My favorite person on the planet (my sister) has just been diagnosed with stage IV colon cancer. She has metastasis to the lymph and peritonium. Her colon has been removed and she has an ileostomy. Does anyone have any suggestions for helping with her apetite? She is having a difficult time eating, and hasn't even started her chemo yet (the doc's won't start it until her incision heals).

Betsydoglover's picture
Posts: 1256
Joined: Jul 2005

Hi Murph -

So sorry you have to be here. I was Stage IV and can tell you that my appetite was seriously depressed until about 3 months post surgery (it was surgery-related, not chemo, as I did not start chemo until 7 weeks post surgery). My luck - I didn't lose much weight from the appetite loss - but a few bites of whatever and I was full. It frustrated my husband (that's another story.)

So, please know that my appetite did improve and get totally back to normal. One thing I found, pathetic as it is, is that when my appetite was really suppressed, really bad "comfort foods" - as one BC friend said "the foods of my childhood" - worked better. So mac n cheese, chicken noodle soup etc worked well. Not a diet for the rest of your life, but maybe a diet to help get thru the post surgical period.

Best wishes to your sister,

katienavs's picture
Posts: 88
Joined: Nov 2006

Hi Murph,
I, too, have stage IV colorectal cancer and had surgery on Oct 24th and was given a temporary ileostomy. I didn't have any appetite for the eight days I was in the hospital or the first week home. Nothing really sounded good and I would get full after several bites. BUT it came back in full effect about three weeks post surgery, so hopefully she will also get it back soon! In the mean time, the thing I found most appealing was ice cream and tons of juice and other cold liquids. Also, my favorite comfort foods that my mom would make. I couldn't eat much of them but at least they seemed appealing. It will get better and from my chemo experience (started another round today) I only have a depressed appetite for about two days. As you've probably heard so often, everyone reacts differently. I'll be praying that your sister recovers quickly from this surgery and handles her upcoming chemo well :) Hang in there!

Monicaemilia's picture
Posts: 455
Joined: Nov 2006

I am also Stage IV and have an iliestomy. My surgeon suggested several small meals a day would work much better than trying to eat big meals. That worked for me and my appetite and weight came back within a few weeks. Also remember to keep well hydrated with an iliestomy. She needs to drink at least two litres of liquid a day (not counting coffee), and my surgeon suggested a cup of chicken broth (which is salty) to get salt back into the system. I hope these suggestions help. Don't hesitate to e-mail me if you have any questions or concerns.
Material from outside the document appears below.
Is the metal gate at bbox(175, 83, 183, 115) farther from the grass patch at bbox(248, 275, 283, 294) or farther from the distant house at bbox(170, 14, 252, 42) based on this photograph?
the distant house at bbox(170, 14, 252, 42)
Monica

spongebob's picture
Posts: 2599
Joined: Apr 2003

Ahoy, Murph -

Welcome to the SemiColons - you're a caregiver, ergo, you're a Semi (even though your colon is still all there!) I think it's really a great thing you're doing reaching out for info for your sister.

Doing light physical activity - especially outside - would help with the appetite and will also help combat depression if she's feeling some of that. Often there is a direct link between appetite and emotional state. In the mean time, have you looked into liquid nourishment to ensure she's getting the vitamins, minerals, and calories she needs?

Welcome to our group.

be well...

- SpongeBob

chynabear's picture
Posts: 483
Joined: Jul 2005

Hi Murph,

Welcome to the group but sorry you have to be here.

I was dx Stage III. After surgery, I really had no urge to eat due to the surgery. I would choke down a few bites and that was it. Also, after everything had been "fondled" inside, it hurt to digest. It took a while, 4-6 weeks maybe more, and then I was able to eat again. Although, then was time to start chemo and again nothing sounded good.

Maybe you could check into some cancer/nutrition books to help with finding small amounts of food with high nutritional impact?

You are an angel for looking out for your sister. Please remember to look out for yourself too, and that means getting screened yourself.